[START OF GIVEN DATA]

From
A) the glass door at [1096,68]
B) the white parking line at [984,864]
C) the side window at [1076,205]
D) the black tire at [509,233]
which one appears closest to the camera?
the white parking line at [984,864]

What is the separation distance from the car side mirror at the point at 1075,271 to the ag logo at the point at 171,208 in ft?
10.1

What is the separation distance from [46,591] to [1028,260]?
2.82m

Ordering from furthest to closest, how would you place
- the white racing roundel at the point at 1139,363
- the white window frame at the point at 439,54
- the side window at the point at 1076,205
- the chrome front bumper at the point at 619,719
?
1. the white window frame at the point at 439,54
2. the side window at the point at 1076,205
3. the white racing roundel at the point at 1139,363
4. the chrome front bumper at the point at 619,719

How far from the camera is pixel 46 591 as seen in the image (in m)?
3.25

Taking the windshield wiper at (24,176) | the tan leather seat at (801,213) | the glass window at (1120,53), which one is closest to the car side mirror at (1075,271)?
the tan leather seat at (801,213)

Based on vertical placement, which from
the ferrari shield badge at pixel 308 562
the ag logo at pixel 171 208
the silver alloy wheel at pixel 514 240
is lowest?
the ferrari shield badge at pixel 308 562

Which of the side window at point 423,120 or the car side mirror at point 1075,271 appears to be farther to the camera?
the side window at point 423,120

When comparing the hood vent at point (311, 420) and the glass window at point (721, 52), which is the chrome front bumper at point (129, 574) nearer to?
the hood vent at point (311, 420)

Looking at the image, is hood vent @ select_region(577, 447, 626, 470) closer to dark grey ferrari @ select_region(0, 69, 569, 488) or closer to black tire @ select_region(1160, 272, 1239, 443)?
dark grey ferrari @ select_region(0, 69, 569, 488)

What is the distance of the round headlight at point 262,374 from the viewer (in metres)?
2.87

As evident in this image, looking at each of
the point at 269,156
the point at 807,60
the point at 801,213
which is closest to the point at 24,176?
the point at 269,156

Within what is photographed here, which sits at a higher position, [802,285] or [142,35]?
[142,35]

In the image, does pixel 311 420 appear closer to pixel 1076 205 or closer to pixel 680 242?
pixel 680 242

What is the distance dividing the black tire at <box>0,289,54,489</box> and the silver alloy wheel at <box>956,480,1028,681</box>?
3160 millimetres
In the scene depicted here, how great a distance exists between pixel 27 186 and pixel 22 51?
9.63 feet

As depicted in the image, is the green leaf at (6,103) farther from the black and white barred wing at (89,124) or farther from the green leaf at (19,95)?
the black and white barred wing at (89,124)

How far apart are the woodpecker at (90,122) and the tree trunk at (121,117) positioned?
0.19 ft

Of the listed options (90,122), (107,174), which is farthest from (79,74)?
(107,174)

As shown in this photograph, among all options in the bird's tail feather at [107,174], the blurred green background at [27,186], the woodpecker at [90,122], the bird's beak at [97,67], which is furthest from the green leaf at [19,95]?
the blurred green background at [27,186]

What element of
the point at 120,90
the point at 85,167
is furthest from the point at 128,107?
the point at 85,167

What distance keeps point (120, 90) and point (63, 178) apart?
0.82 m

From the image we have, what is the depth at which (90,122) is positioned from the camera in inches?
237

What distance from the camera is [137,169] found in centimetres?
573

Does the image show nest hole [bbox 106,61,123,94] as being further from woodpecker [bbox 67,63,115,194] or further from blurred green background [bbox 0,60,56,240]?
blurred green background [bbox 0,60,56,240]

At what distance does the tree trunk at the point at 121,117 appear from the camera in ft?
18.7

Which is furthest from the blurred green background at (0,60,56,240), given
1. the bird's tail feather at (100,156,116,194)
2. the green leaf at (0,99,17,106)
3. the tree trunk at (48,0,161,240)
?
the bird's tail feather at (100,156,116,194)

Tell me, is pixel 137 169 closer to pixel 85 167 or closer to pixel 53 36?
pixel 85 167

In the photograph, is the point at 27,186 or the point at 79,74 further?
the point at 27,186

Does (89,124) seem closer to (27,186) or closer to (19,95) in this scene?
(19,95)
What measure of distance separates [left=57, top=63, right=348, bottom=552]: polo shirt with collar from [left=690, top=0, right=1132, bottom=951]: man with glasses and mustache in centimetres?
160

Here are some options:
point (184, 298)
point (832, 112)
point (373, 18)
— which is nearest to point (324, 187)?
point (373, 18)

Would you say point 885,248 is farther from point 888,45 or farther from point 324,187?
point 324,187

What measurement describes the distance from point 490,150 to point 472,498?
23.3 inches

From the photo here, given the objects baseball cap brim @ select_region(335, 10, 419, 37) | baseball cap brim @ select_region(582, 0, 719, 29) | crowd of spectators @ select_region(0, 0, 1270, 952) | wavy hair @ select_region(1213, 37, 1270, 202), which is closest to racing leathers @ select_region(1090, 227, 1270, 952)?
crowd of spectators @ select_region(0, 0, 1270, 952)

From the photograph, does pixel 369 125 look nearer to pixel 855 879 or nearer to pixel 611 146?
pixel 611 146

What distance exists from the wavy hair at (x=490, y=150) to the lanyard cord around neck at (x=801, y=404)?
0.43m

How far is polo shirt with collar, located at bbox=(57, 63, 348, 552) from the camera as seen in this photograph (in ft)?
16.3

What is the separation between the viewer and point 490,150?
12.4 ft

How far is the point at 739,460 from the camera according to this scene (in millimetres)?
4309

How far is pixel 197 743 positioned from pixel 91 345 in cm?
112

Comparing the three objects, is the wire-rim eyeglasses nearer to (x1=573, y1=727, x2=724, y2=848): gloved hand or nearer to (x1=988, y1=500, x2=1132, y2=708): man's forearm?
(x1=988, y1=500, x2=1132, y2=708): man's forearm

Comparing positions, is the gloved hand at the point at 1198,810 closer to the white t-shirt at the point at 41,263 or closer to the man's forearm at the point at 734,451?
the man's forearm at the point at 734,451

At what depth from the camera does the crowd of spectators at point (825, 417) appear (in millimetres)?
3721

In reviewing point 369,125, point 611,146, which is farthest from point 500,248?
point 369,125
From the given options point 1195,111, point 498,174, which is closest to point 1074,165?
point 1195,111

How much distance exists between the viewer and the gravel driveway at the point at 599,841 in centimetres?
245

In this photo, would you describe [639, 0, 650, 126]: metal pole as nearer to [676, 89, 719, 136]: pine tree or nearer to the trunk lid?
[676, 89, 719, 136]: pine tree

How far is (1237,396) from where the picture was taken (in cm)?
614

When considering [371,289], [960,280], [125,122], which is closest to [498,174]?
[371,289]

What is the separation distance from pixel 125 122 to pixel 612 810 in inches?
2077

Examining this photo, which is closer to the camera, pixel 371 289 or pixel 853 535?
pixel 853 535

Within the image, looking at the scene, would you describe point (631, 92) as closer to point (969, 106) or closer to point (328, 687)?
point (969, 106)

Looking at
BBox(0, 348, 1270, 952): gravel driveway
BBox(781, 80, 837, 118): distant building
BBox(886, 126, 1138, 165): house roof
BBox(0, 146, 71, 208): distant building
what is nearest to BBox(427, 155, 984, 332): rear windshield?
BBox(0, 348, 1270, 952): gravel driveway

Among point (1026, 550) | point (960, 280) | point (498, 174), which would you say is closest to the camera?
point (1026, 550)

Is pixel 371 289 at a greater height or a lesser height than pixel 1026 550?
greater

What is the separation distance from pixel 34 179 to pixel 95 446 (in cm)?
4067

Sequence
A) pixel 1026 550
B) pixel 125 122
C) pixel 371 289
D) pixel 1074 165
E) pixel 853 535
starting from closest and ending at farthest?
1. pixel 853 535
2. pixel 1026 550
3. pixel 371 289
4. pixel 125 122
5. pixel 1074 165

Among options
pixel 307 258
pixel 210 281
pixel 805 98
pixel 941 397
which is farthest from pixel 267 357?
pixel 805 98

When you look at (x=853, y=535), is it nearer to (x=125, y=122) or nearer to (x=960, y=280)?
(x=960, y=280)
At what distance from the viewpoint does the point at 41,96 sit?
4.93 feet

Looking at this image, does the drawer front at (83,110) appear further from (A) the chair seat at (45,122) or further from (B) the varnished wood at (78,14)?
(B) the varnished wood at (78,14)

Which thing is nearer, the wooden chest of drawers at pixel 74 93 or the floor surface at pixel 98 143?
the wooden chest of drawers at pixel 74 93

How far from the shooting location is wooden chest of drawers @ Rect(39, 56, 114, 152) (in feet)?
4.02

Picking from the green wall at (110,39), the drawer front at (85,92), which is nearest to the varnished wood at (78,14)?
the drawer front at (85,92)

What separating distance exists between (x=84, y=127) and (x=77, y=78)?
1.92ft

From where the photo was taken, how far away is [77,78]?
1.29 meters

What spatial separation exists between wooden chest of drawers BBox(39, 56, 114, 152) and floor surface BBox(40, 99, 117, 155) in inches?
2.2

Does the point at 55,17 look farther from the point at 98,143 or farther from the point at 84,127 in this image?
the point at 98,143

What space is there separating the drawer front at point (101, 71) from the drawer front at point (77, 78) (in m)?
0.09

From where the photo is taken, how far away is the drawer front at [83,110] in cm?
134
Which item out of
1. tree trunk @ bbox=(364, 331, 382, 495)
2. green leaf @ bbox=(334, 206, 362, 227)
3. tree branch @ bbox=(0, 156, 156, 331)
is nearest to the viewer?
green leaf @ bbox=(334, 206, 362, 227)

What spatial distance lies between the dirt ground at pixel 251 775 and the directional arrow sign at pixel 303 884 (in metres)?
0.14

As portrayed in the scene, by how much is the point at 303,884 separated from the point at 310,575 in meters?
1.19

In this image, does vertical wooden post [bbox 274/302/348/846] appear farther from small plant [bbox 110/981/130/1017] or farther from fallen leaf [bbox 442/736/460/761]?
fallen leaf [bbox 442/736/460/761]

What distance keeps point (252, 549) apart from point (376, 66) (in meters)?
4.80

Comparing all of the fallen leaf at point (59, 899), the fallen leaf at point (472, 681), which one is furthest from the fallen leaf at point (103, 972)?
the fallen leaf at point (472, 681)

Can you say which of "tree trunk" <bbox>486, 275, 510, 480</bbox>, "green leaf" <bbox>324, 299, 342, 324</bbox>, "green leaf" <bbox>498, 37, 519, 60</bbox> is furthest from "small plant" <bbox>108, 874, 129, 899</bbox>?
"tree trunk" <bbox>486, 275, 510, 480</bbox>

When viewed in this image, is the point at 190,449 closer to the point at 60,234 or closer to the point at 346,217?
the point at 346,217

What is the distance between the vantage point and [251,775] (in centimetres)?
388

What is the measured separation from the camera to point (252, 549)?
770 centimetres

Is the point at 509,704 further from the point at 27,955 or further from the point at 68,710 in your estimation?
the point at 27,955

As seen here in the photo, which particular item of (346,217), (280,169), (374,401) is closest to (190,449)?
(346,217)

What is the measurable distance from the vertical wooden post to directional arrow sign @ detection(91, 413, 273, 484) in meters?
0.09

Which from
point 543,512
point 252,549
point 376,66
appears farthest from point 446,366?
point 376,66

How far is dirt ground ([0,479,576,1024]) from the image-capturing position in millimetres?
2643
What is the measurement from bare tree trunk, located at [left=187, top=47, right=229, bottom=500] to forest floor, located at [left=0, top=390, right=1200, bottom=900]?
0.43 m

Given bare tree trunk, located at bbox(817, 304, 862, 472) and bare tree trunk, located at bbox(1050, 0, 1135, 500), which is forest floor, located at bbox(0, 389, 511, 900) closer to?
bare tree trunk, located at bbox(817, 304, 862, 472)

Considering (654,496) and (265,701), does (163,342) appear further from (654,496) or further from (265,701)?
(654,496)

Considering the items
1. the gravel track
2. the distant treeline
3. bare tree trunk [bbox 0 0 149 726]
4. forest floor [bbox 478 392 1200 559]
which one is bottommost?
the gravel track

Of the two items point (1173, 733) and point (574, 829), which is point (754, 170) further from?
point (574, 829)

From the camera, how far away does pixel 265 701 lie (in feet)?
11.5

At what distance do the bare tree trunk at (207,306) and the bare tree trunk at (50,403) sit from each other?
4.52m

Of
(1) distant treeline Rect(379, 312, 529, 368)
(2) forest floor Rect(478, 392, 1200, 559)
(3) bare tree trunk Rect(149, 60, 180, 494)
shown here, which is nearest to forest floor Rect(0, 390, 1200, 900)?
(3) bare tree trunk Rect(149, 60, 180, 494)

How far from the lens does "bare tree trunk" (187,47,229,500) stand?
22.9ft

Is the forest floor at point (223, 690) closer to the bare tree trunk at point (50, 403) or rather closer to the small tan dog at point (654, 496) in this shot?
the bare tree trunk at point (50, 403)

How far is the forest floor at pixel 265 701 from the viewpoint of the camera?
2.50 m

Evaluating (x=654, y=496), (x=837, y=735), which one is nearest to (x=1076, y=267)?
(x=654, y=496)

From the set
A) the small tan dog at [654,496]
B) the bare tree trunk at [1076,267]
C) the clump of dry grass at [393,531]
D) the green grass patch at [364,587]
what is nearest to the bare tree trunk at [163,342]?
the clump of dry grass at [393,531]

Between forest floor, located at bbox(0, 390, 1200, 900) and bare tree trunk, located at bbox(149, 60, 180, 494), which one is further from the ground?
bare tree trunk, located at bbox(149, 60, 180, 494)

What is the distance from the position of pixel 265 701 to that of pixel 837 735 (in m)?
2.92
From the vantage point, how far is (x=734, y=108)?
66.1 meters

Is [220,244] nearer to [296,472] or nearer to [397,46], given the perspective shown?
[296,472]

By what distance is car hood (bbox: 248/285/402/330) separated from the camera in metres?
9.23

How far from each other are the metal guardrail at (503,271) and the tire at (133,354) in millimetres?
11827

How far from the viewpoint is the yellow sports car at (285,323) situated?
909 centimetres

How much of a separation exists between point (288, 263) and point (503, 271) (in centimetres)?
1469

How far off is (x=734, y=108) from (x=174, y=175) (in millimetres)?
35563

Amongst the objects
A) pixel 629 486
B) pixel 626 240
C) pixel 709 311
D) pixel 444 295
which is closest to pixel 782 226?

[END OF GIVEN DATA]

_SHORT PROBLEM_
Return only the lines running from the line with "From the camera, how" to the last line of the records, both included, exactly as written.

_RESPONSE_
From the camera, how far away does pixel 265 701 lie (in feet)?
11.5

At what distance do the bare tree trunk at (207,306) and the bare tree trunk at (50,403) sit from each other?
4.52m

Of
(1) distant treeline Rect(379, 312, 529, 368)
(2) forest floor Rect(478, 392, 1200, 559)
(3) bare tree trunk Rect(149, 60, 180, 494)
shown here, which is nearest to forest floor Rect(0, 390, 1200, 900)?
(3) bare tree trunk Rect(149, 60, 180, 494)

How far from the lens does "bare tree trunk" (187,47,229,500) stand?
22.9ft

Is the forest floor at point (223, 690) closer to the bare tree trunk at point (50, 403) or rather closer to the small tan dog at point (654, 496) in this shot?
the bare tree trunk at point (50, 403)

How far is the forest floor at pixel 265 701 from the viewpoint of the camera?
2.50 m

Evaluating (x=654, y=496), (x=837, y=735), which one is nearest to (x=1076, y=267)?
(x=654, y=496)

From the set
A) the small tan dog at [654,496]
B) the bare tree trunk at [1076,267]
C) the clump of dry grass at [393,531]
D) the green grass patch at [364,587]
what is nearest to the bare tree trunk at [163,342]?
the clump of dry grass at [393,531]

Between forest floor, located at bbox(0, 390, 1200, 900) and bare tree trunk, located at bbox(149, 60, 180, 494), which one is further from the ground?
bare tree trunk, located at bbox(149, 60, 180, 494)

What is the distance from the position of pixel 265 701 to that of pixel 837 735 (in m)?
2.92
From the vantage point, how far is (x=734, y=108)?
66.1 meters

Is [220,244] nearer to [296,472] or nearer to [397,46], given the perspective shown?
[296,472]

By what distance is car hood (bbox: 248/285/402/330) separated from the camera in metres?
9.23

How far from each other are the metal guardrail at (503,271) and the tire at (133,354) in millimetres?
11827

How far from the viewpoint is the yellow sports car at (285,323) situated?
909 centimetres

How much of a separation exists between point (288, 263) and point (503, 271) (in centimetres)?
1469

How far off is (x=734, y=108) from (x=174, y=175) (in millimetres)?
35563

Amongst the objects
A) pixel 629 486
B) pixel 626 240
C) pixel 709 311
D) pixel 444 295
which is closest to pixel 782 226?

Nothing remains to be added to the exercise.